> _Document passage_
%%

SC3 FTS Christmas running logs

Tracking of SC3 / FTS status during Christmas period 2005/2006.

Thursday 22nd December

16.00: Looking into apparent problems with FTS IN2P3 channel agents. Turned out to be a user proxy issue. Noted some service stopping/starting issues with busy agents.

17.00: Checking: All channel agents up OK on lxshare026d. All VO agents up on lxshare021d. Webservice running OK on sc3-fts-external. IN2P3 running 10 concurrent jobs fine at 100% success rate.

Friday 23rd December

11.30: All agents and webservices up and running. IN2P3 channel running 10 concurrent files at ~100% success rate.

23:00: All agents and webservices up and running.

Saturday 24th December

12:50: All agents and webservices up and running. Activity from Atlas on most of their channels.

  • High failure rate on CERN-INFN with many missing source files, e.g.

srm://castorgridsc.cern.ch/castor/cern.ch/grid/atlas/ddm_tier0/perm/physics.000344.raw/physics.000344.raw._00026

Sunday 25th December

00:25: High activity on the LAPLAND-CERN channel. All elves up and running.

Monday 26th December

17:25: All agents and webservices up and running. Activity from Atlas on most of their channels. High failure rate on CERN-INFN; most errors on missing source files, as on 24th.

Tuesday 27th December

11:30: All agents and webservices up and running. Activity from Atlas on most of their channels. High failure rate on CERN-INFN; most errors on missing source files, as on 24th.

Wednesday 28th December

09:15: All agents and webservices up and running. High failure rate on CERN-INFN; most errors on missing source files, as on 24th, the remainder timing out on the put. Link to SARA down:

[root@lxshare026d logs-archive]# traceroute srm.grid.sara.nl
traceroute to srm.grid.sara.nl (145.100.3.91), 30 hops max, 38 byte packets
 1  l513-c-rftec-1-ip40 (128.142.224.7)  2.395 ms  0.236 ms  0.223 ms

11:00: INFN stager reset. Many files bound for INFN still failing at CERN end ("source does not exist").

12:30: Not clear who can fix networking problem to SARA. Computer ops couldn't help. Network Piquet suggests Computer Ops. Seeing if Computer Ops have a procedure to run for this. If not, we leave until after break.

Thursday 29th December

10:00: All agents and webservices up and running. PIC, IN2P3, GRIDKA, TRIUMF, BNL, ASCC running. Some network failures on BNL channel.

  • All SARA jobs failing due to down network link - no critical alarms for this link - leave until after break.

%%

> _Task requirements_
[a] In the SC3 FTS running log, what caused the apparent problems with the FTS IN2P3 channel agents on Thursday 22nd December?
[b] Extend the SC3 FTS running log past its last entry.

> _Recorded data_
%%

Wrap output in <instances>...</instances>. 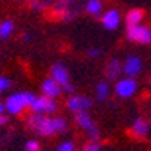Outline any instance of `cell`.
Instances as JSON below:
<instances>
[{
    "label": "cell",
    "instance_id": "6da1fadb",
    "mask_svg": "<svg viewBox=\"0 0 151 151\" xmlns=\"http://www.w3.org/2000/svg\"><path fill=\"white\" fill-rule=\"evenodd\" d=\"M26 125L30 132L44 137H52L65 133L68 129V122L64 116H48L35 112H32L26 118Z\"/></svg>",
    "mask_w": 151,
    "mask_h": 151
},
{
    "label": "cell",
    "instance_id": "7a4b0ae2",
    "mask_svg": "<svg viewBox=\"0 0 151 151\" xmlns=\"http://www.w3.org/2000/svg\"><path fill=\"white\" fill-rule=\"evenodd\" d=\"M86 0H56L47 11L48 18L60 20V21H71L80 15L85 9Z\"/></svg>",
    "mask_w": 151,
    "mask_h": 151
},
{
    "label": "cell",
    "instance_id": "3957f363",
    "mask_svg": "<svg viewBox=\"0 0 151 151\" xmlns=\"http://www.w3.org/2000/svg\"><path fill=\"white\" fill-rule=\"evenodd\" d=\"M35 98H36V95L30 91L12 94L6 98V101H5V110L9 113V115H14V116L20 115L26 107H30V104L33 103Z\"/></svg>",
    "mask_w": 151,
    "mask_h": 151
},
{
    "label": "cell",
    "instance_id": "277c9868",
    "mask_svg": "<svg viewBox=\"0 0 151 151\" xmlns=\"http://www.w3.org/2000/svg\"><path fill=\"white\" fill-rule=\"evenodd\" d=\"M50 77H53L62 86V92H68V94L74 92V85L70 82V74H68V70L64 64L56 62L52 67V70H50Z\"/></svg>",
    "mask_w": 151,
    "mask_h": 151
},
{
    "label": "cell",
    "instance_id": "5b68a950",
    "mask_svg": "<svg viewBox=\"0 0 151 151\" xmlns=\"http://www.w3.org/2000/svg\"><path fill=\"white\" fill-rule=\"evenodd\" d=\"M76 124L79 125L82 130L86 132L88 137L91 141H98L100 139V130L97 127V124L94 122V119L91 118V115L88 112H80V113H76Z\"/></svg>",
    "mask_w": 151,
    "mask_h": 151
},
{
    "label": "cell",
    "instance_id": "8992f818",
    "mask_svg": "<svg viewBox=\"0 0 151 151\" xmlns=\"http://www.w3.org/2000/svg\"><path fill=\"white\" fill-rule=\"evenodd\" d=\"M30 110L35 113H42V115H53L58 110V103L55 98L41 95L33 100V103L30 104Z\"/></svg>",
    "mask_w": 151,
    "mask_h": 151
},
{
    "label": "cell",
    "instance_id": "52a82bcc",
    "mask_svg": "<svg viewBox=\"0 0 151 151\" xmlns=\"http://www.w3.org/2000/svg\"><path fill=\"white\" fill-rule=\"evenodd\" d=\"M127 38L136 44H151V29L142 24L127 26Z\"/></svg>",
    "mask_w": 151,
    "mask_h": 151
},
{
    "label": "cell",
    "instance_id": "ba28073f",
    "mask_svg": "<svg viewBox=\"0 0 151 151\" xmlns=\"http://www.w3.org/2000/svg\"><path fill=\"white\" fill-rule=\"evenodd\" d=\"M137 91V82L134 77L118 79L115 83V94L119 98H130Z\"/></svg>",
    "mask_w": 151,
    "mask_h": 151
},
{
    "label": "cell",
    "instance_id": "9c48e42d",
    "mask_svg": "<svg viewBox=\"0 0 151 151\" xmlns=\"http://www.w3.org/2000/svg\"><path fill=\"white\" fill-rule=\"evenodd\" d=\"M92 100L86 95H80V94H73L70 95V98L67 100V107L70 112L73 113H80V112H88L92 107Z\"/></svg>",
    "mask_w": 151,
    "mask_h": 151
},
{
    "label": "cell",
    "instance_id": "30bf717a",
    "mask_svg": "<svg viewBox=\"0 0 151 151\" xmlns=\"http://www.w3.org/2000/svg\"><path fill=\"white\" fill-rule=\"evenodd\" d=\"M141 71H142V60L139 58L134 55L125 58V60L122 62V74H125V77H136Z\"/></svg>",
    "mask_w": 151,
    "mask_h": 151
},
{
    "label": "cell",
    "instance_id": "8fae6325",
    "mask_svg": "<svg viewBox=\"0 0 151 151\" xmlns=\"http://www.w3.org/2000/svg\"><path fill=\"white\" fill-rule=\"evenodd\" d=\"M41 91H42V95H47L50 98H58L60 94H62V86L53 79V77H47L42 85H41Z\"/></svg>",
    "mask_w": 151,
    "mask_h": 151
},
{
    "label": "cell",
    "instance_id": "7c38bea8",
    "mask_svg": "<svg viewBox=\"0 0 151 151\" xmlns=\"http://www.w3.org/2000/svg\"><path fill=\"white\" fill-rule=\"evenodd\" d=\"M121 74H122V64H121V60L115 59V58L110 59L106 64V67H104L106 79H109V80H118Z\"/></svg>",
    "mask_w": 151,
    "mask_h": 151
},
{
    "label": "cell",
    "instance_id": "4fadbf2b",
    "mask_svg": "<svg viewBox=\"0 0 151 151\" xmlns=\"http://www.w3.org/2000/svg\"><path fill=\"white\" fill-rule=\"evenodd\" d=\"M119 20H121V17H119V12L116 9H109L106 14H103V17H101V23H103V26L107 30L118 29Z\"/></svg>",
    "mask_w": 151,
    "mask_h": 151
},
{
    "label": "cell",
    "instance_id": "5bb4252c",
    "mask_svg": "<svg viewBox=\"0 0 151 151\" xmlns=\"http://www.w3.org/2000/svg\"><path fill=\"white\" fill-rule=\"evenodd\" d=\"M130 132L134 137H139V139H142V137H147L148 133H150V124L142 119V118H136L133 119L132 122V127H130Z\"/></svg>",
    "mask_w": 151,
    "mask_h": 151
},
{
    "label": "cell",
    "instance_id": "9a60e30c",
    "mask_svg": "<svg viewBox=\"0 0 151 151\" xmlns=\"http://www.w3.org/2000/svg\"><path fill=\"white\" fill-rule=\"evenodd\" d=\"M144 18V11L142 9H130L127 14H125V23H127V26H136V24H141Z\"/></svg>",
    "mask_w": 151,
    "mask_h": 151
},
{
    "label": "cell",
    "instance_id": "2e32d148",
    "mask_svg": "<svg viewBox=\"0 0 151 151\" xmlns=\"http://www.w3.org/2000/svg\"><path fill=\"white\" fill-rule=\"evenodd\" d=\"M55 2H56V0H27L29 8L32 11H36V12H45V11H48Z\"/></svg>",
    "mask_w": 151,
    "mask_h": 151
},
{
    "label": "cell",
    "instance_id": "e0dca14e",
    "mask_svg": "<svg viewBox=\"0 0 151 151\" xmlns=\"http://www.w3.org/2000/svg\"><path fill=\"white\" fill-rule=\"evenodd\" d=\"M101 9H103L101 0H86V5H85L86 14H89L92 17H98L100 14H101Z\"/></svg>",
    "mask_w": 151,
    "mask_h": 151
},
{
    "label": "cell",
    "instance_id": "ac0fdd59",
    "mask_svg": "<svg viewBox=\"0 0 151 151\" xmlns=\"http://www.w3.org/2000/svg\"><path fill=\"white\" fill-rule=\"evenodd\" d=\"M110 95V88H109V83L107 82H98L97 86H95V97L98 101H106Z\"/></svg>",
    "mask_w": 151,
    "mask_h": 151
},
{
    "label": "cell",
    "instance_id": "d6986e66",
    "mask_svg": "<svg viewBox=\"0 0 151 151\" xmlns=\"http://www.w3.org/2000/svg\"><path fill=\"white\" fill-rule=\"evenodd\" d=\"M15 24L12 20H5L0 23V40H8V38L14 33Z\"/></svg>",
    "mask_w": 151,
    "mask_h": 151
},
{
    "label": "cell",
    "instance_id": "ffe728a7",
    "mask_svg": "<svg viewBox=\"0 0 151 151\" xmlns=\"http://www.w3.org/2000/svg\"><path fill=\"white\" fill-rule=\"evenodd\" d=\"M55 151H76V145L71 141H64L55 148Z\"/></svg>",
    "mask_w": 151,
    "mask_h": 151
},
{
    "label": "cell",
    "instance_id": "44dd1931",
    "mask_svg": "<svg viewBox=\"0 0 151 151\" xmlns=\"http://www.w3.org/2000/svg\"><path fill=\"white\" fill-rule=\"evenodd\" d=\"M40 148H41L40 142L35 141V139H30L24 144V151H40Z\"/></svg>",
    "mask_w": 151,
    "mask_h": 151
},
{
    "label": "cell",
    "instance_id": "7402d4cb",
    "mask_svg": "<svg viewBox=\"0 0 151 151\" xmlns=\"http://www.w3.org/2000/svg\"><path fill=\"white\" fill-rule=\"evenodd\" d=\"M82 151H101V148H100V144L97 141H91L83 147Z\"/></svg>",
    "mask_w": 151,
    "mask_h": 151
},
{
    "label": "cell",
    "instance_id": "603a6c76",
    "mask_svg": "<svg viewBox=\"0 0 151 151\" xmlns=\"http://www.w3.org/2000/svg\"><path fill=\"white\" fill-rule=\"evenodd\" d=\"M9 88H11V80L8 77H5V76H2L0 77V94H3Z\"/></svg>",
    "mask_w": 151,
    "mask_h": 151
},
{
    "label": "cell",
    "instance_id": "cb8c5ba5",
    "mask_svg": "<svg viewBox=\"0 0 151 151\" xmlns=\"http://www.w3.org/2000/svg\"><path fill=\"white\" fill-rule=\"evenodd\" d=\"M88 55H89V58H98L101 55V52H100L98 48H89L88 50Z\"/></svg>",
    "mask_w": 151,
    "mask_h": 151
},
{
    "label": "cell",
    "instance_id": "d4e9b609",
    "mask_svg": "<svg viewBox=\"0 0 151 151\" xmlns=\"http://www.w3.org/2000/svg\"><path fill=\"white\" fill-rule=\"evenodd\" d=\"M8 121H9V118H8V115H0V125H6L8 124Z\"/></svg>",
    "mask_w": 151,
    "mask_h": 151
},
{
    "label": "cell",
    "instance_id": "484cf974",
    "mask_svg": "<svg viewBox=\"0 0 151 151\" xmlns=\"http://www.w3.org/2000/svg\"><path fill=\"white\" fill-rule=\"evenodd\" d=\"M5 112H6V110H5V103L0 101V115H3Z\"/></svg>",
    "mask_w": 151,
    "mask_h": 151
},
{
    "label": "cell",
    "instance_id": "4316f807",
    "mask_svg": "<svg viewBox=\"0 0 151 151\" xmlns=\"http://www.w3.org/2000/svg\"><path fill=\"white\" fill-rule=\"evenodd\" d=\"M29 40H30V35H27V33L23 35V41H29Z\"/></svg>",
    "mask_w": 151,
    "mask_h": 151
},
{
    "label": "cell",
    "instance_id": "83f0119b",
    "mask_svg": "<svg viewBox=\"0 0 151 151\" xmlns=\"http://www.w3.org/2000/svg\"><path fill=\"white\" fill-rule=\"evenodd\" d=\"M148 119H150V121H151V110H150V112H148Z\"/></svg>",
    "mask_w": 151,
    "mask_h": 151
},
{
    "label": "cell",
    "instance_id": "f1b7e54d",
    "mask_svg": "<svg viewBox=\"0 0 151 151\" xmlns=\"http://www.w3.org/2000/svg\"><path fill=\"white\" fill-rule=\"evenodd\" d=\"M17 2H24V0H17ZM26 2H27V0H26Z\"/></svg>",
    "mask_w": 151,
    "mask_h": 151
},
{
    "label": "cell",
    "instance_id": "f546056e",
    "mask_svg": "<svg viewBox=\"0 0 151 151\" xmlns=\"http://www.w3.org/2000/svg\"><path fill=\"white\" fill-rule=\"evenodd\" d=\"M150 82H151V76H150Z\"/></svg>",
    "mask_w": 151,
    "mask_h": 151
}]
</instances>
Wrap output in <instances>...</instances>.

%%
%%

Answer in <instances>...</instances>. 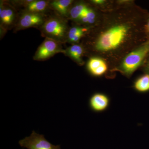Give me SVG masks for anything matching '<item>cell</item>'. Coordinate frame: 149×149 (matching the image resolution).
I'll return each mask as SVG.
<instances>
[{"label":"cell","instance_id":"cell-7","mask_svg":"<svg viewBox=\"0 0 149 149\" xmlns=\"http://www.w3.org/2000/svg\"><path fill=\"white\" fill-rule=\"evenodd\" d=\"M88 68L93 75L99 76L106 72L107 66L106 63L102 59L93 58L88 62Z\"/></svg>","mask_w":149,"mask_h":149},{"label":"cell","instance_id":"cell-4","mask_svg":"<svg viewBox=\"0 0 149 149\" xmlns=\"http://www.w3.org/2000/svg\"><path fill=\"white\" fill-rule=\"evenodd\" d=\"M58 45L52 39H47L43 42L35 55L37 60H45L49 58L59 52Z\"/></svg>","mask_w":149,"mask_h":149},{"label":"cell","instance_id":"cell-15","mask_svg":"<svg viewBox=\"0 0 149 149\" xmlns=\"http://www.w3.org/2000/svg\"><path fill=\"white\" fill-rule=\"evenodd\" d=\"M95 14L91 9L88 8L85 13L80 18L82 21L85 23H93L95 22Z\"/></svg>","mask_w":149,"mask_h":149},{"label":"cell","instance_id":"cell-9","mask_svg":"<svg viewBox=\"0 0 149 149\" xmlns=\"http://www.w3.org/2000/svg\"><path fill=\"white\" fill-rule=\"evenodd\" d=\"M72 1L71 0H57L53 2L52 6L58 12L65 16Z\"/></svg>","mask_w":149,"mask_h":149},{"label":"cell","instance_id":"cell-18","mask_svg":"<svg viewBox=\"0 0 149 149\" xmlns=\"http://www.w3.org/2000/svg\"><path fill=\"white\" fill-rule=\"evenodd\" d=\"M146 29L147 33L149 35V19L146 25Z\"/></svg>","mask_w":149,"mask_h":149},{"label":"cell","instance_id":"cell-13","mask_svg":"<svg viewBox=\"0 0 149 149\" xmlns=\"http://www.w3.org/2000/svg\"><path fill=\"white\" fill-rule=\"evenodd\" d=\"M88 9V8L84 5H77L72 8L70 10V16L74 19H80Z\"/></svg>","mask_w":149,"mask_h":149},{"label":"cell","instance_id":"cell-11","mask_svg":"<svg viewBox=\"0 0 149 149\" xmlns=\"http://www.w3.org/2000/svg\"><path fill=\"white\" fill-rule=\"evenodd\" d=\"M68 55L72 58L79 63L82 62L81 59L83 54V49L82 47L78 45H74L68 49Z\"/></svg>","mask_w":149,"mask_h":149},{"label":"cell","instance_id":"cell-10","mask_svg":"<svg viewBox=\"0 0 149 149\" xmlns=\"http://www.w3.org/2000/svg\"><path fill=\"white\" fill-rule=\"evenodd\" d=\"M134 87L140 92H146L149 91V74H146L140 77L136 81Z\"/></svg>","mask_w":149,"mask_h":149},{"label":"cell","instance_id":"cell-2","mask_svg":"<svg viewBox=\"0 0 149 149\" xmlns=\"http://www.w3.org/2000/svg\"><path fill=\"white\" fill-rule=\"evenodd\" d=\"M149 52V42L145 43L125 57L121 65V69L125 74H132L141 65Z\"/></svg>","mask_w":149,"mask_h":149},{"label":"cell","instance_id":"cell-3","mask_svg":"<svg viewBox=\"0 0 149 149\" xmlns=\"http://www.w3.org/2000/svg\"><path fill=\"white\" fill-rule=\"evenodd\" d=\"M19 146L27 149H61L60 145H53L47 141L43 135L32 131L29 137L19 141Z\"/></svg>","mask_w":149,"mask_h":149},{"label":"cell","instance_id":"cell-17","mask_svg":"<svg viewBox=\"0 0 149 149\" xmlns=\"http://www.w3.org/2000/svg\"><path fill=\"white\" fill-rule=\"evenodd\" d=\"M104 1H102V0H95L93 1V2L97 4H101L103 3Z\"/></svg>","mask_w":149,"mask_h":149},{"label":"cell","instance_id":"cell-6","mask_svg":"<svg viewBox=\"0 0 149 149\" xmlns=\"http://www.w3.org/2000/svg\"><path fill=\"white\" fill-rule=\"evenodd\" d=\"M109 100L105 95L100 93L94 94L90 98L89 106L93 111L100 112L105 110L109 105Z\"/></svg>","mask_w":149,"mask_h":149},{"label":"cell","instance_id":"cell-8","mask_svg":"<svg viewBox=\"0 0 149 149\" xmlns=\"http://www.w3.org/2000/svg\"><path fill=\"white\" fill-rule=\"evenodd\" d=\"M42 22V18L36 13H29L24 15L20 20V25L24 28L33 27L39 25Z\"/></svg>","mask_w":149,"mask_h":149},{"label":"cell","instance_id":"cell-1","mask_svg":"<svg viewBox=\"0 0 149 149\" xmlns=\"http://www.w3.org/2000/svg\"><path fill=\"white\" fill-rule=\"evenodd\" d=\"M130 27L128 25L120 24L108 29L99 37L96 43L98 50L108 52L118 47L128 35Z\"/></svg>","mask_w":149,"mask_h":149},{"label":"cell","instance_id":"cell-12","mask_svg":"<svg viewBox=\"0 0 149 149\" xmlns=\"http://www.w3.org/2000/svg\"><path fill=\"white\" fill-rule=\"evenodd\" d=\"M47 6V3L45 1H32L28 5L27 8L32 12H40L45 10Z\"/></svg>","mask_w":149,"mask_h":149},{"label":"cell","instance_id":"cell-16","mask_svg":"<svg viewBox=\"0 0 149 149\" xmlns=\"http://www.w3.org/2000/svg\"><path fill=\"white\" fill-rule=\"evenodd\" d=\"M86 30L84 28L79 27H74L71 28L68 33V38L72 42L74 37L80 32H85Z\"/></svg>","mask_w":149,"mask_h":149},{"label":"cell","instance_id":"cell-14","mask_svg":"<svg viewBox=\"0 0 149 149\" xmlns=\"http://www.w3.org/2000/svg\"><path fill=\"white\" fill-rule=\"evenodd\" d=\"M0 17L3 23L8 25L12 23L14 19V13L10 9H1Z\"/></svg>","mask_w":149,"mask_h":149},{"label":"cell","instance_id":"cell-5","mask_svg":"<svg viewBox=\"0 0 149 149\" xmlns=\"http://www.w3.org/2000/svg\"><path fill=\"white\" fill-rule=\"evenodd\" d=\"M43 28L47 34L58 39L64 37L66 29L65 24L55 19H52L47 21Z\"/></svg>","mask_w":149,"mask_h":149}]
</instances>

%%

> _Results in order_
[a] A user proxy issue.

[b]
Friday 30th December

11:10: CMS agent down on lxshare026d. Auto-restart failed (actuator script not updated to match new config). Error was upon daily logrotate restart, from DB connection:

2005-12-30 04:02:31,279 ERROR  transfer-agent-dao-oracle - Error Executing Check Connection Statement: [0x614d] ORA-24909: call in progress. Current operation cancelled

2005-12-30 04:02:31,279 WARN   transfer-agent-dao-oracle - Connection has been dropped
2005-12-30 04:02:31,280 ERROR  transfer-agent-dao-oracle - An error occurs during Connection termination: [0x614d] ORA-24909: call in progress. Current operation cancelled

Restarted CMS agent manually. Check after holidays.

All other agents and webservices running OK. BNL, TRIUMF, RAL, PIC, INFN, IN2P3, GRIDKA channels running jobs well.

  • Some jobs failed due to gridFTP network timeouts on CERN-BNL channel. Transfer timeout increased from 1800 to 3600 seconds.

  • All jobs failed on CERN-SARA since network link is still down.

  • All jobs failed on ASCC channel: various non-contactable SRM errors, cannot create path errors. Mailed ASCC support.

17:20 Trying Atlas CERN-ASCC jobs again.

ASCC (Jason Shih) resets ASCC SRM (headnode crash).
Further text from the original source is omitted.